A Parallel Latent Semantic Indexing (LSI) Algorithm for Malay Hadith Translated Document Retrieval

Latent Semantic Indexing (LSI) is one of the well-known searching techniques which match queries to documents in information retrieval applications. LSI has been proven to improve the retrieval performance, however, as the size of documents gets larger, current implementations are not fast enough to compute the result on a standard personal computer. In this paper, we proposed a new parallel LSI algorithm on standard personal computers with multi-core processors to improve the performance of retrieving relevant documents. The proposed parallel LSI was designed to automatically run the matrix computation on LSI algorithms as parallel threads using multi-core processors. The Fork-Join technique is applied to execute the parallel programs. We used the Malay Translated Hadith of Shahih Bukhari from Jilid 1 until Jilid 4 as the test collections. The total number of documents used is 2028 of text files. The processing time during the pre-processing phase of the documents for the proposed parallel LSI is measured and compared to the sequential LSI algorithm. Our results show that processing time for pre-processing tasks using our proposed parallel LSI system is faster than sequential system. Thus, our proposed parallel LSI algorithm has improved the searching time as compared to sequential LSI algorithm.
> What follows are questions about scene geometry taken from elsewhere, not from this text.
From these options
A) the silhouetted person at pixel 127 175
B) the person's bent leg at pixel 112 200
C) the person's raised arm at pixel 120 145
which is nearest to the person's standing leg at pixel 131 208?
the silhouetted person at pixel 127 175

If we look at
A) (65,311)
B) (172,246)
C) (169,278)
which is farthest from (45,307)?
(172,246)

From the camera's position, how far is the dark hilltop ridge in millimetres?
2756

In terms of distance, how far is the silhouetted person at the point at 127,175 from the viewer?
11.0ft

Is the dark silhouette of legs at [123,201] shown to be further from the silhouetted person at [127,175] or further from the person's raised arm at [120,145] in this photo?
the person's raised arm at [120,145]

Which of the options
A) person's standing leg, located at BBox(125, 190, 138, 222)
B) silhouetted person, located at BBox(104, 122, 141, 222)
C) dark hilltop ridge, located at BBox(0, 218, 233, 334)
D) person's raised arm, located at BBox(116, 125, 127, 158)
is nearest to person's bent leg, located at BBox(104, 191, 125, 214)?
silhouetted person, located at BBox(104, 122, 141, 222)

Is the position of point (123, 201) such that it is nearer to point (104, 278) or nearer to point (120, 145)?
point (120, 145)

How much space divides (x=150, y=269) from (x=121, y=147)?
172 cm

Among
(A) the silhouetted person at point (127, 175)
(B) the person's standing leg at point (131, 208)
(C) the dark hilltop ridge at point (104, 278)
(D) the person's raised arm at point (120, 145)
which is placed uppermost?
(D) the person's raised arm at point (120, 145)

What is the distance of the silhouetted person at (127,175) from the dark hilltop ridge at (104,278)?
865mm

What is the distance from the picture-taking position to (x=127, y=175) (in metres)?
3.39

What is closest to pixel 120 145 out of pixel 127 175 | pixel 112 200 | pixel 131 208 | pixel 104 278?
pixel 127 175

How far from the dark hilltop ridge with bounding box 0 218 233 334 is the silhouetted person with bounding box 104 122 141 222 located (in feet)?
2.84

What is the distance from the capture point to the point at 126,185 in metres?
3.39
[1]  Niklas Wahlén A Comparison of Different Parallel Programming Models for Multicore Processors , 2010 .

[2]  Susan T. Dumais,et al.  Personalized information delivery: an analysis of filtering methods , 1992, CHI '92.
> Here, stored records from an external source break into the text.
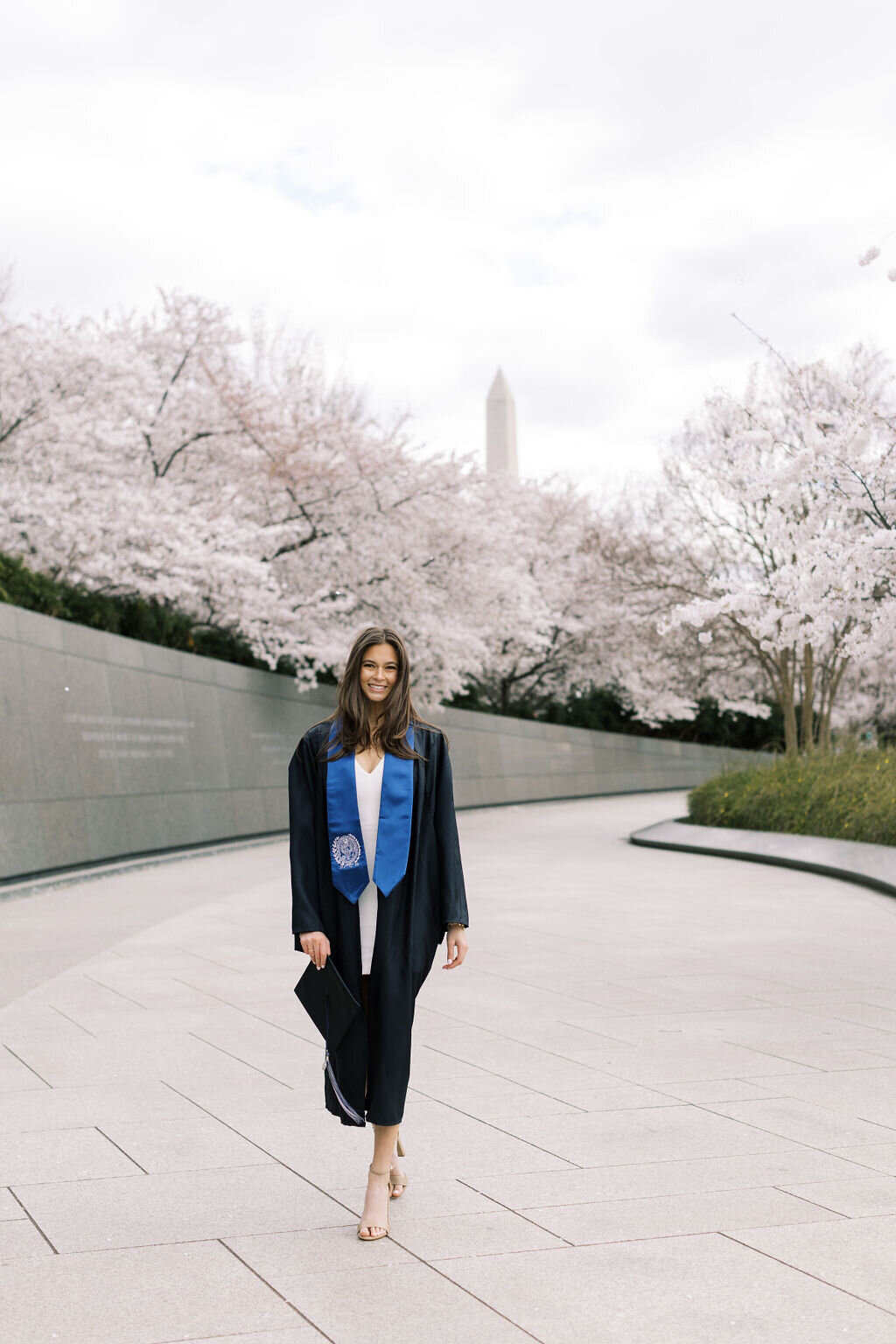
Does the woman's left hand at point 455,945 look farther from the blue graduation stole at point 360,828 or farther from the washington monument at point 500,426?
the washington monument at point 500,426

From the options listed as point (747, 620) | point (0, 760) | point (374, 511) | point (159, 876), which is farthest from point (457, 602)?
point (0, 760)

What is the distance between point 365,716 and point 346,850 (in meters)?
0.43

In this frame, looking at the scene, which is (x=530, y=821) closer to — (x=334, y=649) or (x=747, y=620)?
(x=334, y=649)

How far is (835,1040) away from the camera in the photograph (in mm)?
6512

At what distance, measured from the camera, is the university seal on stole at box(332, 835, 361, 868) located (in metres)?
Answer: 4.07

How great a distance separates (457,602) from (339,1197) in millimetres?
21387

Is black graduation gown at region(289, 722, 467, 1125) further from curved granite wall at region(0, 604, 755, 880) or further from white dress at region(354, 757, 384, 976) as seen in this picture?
curved granite wall at region(0, 604, 755, 880)

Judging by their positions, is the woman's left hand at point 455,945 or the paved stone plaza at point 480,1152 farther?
the woman's left hand at point 455,945

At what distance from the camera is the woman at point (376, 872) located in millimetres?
4023

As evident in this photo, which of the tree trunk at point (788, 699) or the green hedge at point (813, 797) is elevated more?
the tree trunk at point (788, 699)

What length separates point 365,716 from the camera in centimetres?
418

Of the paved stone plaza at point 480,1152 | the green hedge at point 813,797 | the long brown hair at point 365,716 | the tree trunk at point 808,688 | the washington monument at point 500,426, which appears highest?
the washington monument at point 500,426

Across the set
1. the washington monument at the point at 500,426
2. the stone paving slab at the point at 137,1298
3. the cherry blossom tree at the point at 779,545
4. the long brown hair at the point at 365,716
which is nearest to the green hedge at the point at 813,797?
the cherry blossom tree at the point at 779,545

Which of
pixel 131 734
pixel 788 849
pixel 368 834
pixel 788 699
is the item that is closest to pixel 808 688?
pixel 788 699
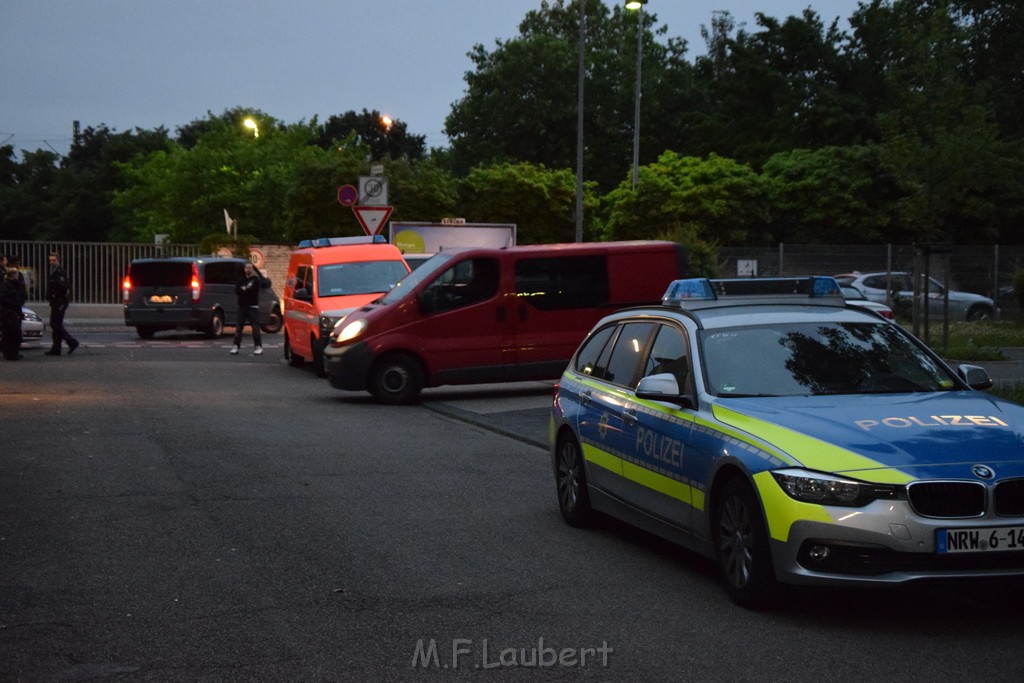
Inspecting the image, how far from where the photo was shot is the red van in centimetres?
1948

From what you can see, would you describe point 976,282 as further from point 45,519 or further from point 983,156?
point 45,519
[3]  T. Landauer,et al.  Indexing by Latent Semantic Analysis , 1990 .

[4]  R. E. Story,et al.  An Explanation of the Effectiveness of Latent Semantic Indexing by Means of a Bayesian Regression Model , 1996, Inf. Process. Manag..

[5]  David Austerberry Cataloging and Indexing , 2007 .

[6]  Ramlan Mahmod,et al.  Application of Latent Semantic Indexing on Malay-English Cross Language Information Retrieval , 2003, ICADL.

[7]  Susan T. Dumais,et al.  Personalized information delivery: an analysis of information filtering methods , 1992, CACM.

[8]  Nurazzah Abd Rahman,et al.  Efficient retrieval of Malay language documents using Latent Semantic Indexing , 2010, 2010 International Symposium on Information Technology.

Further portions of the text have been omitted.